Start of Data shown
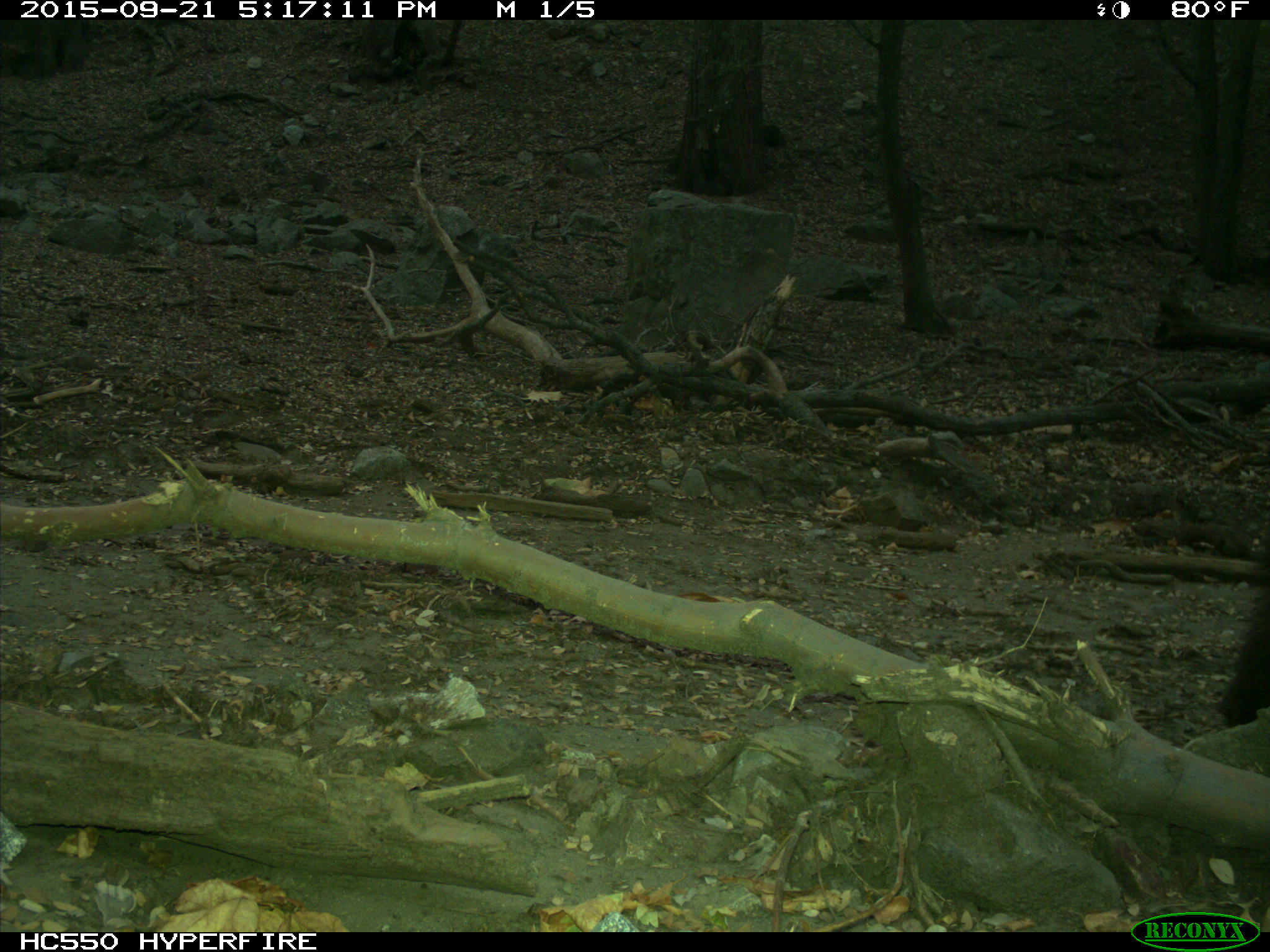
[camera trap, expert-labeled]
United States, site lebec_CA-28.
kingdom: Animalia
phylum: Chordata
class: Mammalia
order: Carnivora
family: Ursidae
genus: Ursus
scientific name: Ursus americanus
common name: american black bear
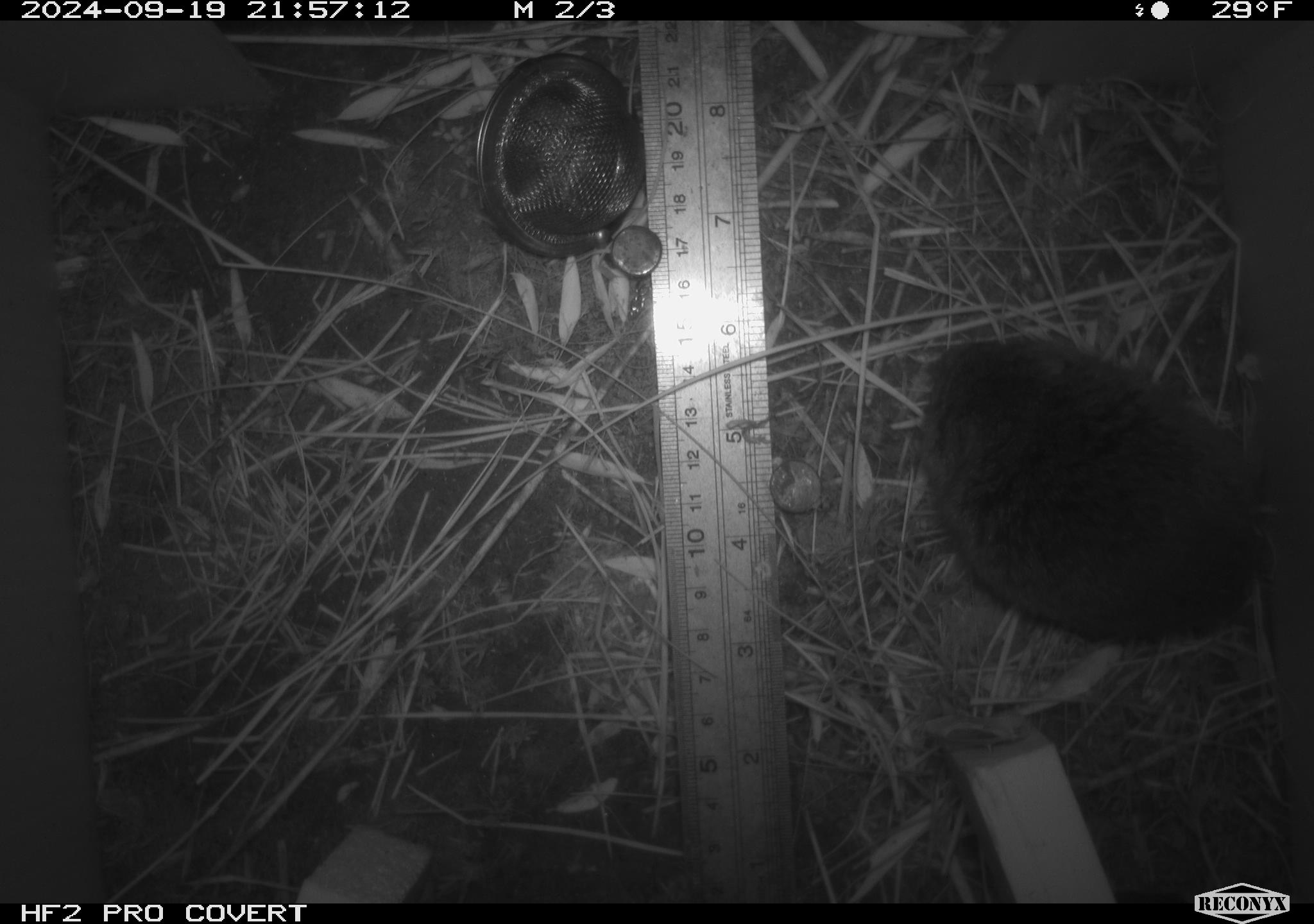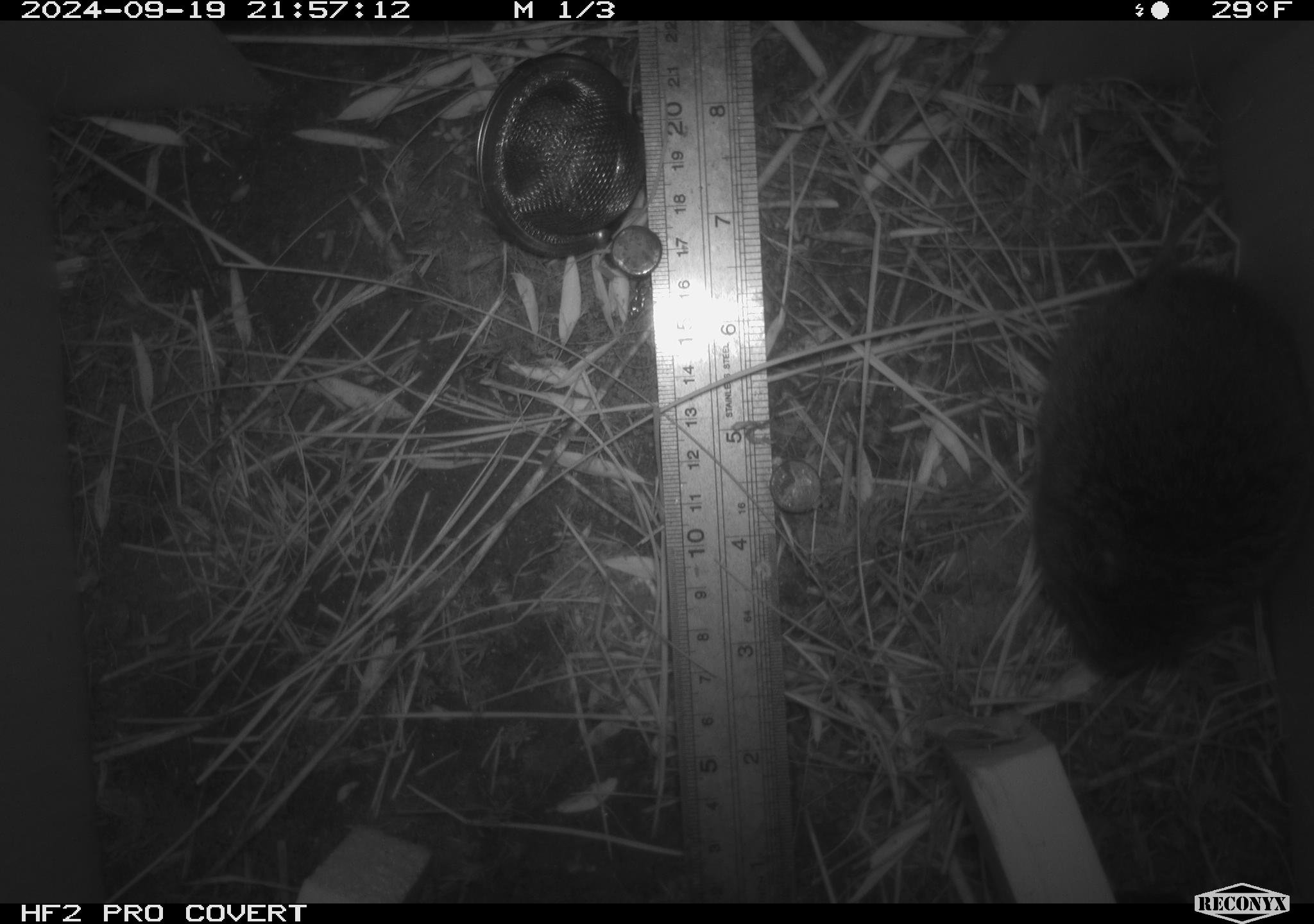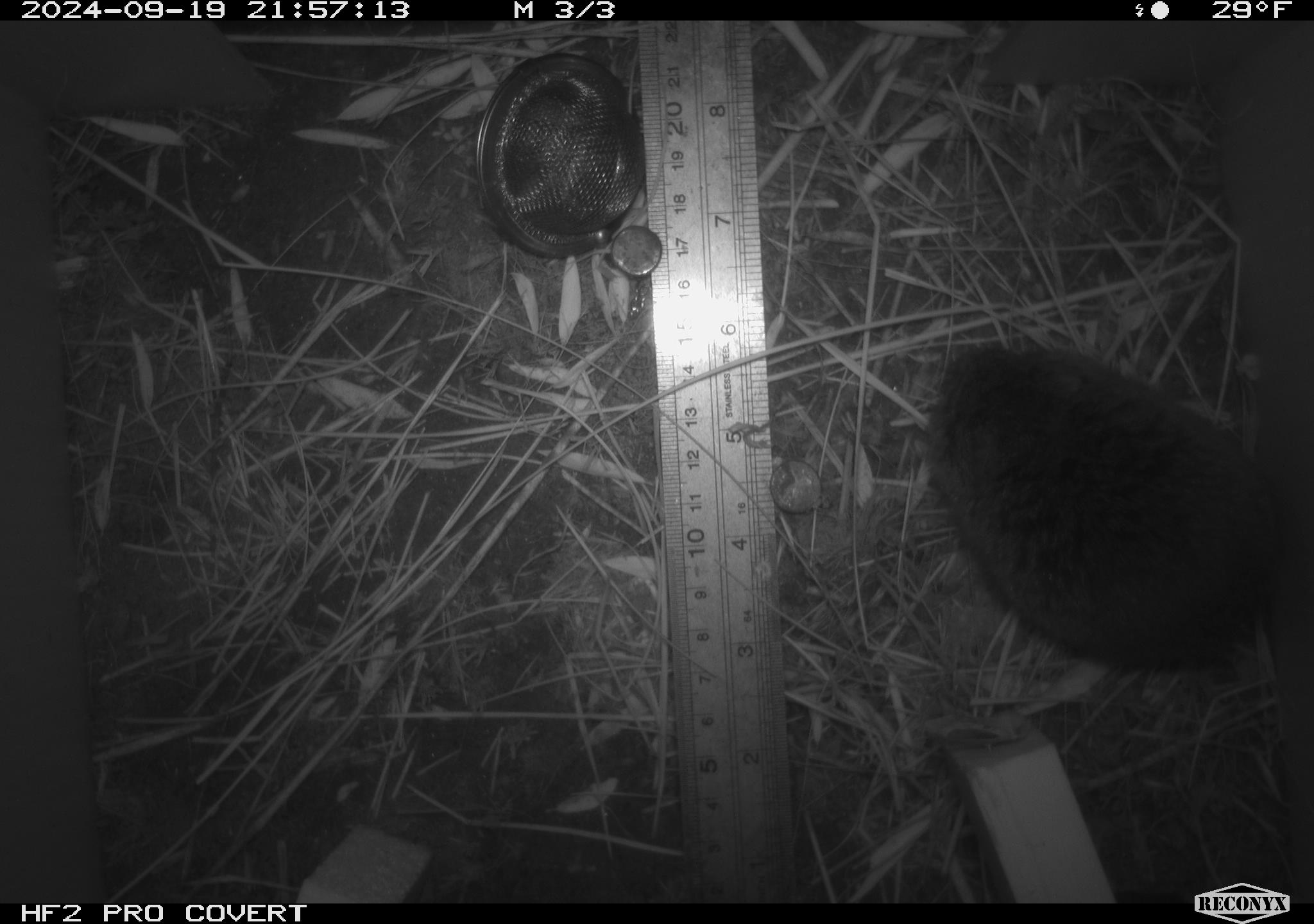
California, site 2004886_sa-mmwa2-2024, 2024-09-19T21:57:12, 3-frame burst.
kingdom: Animalia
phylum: Chordata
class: Mammalia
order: Rodentia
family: Cricetidae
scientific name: Arvicolinae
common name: voles, lemmings, and muskrats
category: arvicolinae subfamily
End of Data shown
> [Work to be completed]
Except for the pictures, give all the material above again verbatim.

> [Written solution]
[camera trap, expert-labeled]
United States, site lebec_CA-28.
kingdom: Animalia
phylum: Chordata
class: Mammalia
order: Carnivora
family: Ursidae
genus: Ursus
scientific name: Ursus americanus
common name: american black bear
California, site 2004886_sa-mmwa2-2024, 2024-09-19T21:57:12, 3-frame burst.
kingdom: Animalia
phylum: Chordata
class: Mammalia
order: Rodentia
family: Cricetidae
scientific name: Arvicolinae
common name: voles, lemmings, and muskrats
category: arvicolinae subfamily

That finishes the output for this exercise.